タクミの家-2
ちづるはタクミの部屋に
入って立ち尽くし
キョロキョロしながら呟く。
「綺麗に、、してるね。」
タクミの部屋は
男1人とは思えないほど
綺麗に整頓されている。
6畳ほど部屋には、
勉強机とイス。
ベッド。
勉強机の横には16インチほどの
テレビが置いてある。
テレビの横には
人の背丈の高さぐらいの
本棚があり、漫画が数冊置いてある。
それ以外は全部CDだった。
ベッドの足元の方の床に
CDプレーヤーが置いてある。
カーテン、ベッド、
床のカーペットを
青や紺色を使っている為、確かに
男の部屋、といった感じがした。
ちづるが言う。
「掃除とか、、
自分でしてるの? 」
「んーー? まぁ ね。
ぁ、座ったら?」
タクミは
もらったおかゆを勉強机に置いて
そこのイスに座り、
ちづるをベッドの上に座るよう
目で合図を送りながらそう言った。
「 、ぁ。 うん、、 では 」
ちづるはコートを脱ぐ。
すぐにタクミが「かして」と言い、
脱いだコートをハンガーで
壁際にかけてくれた。
遠慮気味に
静かにベッドに座った。
ちづるが落ち着かない様子で言う。
「タクミ君の部屋、、は、
うちの家では、あれだね。
使ってない部屋の所、、だねぇ。

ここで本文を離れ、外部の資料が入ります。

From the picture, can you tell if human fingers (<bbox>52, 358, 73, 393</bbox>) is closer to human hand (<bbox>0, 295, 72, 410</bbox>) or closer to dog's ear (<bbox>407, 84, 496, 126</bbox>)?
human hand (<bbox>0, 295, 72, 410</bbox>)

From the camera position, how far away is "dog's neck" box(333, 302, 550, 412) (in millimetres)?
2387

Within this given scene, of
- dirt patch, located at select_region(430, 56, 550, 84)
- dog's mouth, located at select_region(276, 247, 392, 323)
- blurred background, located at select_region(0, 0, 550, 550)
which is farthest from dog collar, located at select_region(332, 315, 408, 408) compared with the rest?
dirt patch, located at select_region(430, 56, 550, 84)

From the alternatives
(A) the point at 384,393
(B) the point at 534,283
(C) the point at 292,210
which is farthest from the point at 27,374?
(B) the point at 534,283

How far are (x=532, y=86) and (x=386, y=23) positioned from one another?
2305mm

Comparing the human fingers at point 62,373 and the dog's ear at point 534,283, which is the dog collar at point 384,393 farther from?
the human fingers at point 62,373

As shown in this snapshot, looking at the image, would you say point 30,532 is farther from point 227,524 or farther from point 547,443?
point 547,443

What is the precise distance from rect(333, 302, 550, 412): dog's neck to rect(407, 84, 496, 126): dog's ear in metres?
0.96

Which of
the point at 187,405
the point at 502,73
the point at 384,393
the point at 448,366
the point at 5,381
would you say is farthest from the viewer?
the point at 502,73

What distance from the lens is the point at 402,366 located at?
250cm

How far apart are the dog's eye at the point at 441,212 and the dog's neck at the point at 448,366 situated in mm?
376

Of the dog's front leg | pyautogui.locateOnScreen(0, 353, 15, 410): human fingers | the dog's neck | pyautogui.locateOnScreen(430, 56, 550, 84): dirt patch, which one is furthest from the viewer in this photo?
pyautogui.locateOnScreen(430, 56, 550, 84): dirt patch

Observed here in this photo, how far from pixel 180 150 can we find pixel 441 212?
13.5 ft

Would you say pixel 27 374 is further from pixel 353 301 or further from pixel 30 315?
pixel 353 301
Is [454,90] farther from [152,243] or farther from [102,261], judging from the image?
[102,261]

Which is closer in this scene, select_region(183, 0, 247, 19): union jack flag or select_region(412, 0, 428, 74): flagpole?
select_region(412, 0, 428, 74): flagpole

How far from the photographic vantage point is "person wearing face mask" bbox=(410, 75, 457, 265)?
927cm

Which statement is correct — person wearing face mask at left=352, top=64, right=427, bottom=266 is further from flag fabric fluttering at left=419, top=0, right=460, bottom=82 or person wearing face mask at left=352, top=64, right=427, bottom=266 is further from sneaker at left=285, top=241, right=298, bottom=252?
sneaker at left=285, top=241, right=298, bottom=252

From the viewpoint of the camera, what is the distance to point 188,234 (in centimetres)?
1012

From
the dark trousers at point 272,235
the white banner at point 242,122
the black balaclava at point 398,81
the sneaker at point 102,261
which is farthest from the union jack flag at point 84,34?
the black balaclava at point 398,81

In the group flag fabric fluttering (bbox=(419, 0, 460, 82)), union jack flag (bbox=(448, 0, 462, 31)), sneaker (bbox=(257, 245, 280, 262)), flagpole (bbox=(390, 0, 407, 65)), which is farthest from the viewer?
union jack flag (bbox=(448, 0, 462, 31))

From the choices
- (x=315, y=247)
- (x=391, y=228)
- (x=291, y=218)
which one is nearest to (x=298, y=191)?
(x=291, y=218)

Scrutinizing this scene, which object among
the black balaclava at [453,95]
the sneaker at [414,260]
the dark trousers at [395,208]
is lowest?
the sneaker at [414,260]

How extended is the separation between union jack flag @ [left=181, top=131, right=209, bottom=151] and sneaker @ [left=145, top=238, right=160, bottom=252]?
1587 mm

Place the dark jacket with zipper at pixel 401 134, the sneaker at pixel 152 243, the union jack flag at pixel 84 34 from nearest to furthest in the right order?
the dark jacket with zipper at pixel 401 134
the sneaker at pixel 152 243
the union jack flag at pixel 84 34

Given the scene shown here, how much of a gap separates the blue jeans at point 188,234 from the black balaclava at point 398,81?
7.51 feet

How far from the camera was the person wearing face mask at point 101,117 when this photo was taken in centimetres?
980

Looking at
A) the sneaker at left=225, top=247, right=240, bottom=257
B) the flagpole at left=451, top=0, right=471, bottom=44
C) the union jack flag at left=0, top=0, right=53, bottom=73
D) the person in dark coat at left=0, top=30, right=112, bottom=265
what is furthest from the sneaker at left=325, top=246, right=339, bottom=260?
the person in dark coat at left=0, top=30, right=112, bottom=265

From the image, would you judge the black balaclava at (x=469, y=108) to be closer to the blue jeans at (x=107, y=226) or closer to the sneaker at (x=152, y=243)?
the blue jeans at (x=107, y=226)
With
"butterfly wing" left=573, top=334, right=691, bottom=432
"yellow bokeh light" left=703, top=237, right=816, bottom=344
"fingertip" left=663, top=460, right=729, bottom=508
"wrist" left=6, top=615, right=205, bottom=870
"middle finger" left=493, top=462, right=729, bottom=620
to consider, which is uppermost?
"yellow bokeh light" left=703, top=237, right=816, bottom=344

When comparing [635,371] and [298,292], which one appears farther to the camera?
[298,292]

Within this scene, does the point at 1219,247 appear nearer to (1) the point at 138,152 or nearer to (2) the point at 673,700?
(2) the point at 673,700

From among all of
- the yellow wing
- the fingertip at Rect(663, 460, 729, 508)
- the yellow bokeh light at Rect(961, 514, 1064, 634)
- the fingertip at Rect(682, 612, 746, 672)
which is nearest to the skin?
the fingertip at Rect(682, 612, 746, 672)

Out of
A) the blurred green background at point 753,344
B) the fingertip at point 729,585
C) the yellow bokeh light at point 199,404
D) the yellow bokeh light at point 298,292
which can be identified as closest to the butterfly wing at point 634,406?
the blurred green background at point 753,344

」
「 ぇ? ぁーー、、。
そうだね。
、、、。
あそこの部屋は何があるの?」
「んー? 何もないよ〜。
季節のもの、、
扇風機、、とか。
あと、ヒーターとか、、かな。」
「そっか。 、、、。」
「、、、、っ、、ぅん。
ぁ!
和室は?使ってないの?」
「んー? うん。
親の、、
タンスとかだけになってる〜。」
「そっ か 、、、、。」
「、 、、、 。」
2人の間に妙な沈黙が流れる。
ちづるが言う。
「 あ 。
ごめん、ちょっと、、
トイレ借りていい? 」
「 ぇ? うん。」
ちづるは立ち上がり、
部屋を出る。
同じ市営住宅の隣同士。
家の中の造りはほとんど同じだ。
玄関を入ってすぐ右が
トイレと風呂場のある部屋だ。
ちづるはトイレを借りた後、
電気のついていない
暗いキッチンを見た。
外灯の灯りが
窓からぼんやりと入り、
静かだった。
冷蔵庫だけが
ヴーーと音をたてている。
キッチンも
自分の家の広さと同じはずなのに
とても広く感じた。
少し眺めると、
その理由はすぐに分かる。
「 、 、 、、、。
ぁ 」
そっか
食器棚が ないんだ
炊飯器も ない
そういえば 鍋も、、
ヤカンとテーブルだけ
って感じ、、、
なんか
なんだか
ぁ、。
キッチンの隣のリビングは、
洋服ラックが2つ置いてあり
かかっている服は
ほとんどが女物だ。
洋服ラックの下にも
女物のバッグが10個ほど置いてある。
それ以外に物はなく、
カーペットも敷いてない。
リビングとして
活用していない事が一目で分かる。
「 、 、、、、。」
洋服 いっぱい、、、
お母さんの だよね
ちづるはタクミの部屋に戻った。
タクミは勉強机のイスに座り
少しぼんやりとしている。
ちづるは再びベッドに腰を
かけようとしながら呟く。
「 ありがと。
本当、綺麗にしてるね。」
「んー? まぁ、
俺しか使わないし。 」
「掃除機とか、自分でやるの?」
「 ん? うん。」
「そっかぁ。 洗濯も?」
本当 綺麗にしてる
だけど
なんか
寂しい感じがする
「まぁ、、うん、前は ね。
今はほら、ちづちゃん家で
一緒にやってもらう事、多いから」
「 ぁ、。 うん。
そうだねぇ。 」
「、 、、、 で? 」
「 ぇ? 」
「、、俺の家、見にきたの?」
「 ぁ! 」
タクミは少し冗談のように
微笑んで、そうちづるに言う。
ちづるは言う。
「 ぇと、、そう、、
ううんっ! 違くて、、
話したくて きたの ! 」
ちゃんと 問い詰める
〜っ タクミ君の
お腹痛いは !
「うん。 なーに??」
「ぁ、 あたしっ!
うそ 〜っ
嘘だと! 思う!! 」
「 え? 、、何が? 」
「タクミ君の、、
お腹 痛いって 〜っ
嘘だと思ったの! 」
「 ! 」
「だから、、っ きたの、、。」
「、、、、。」
「 っ 、、、、、。」
2人は見つめあって沈黙した。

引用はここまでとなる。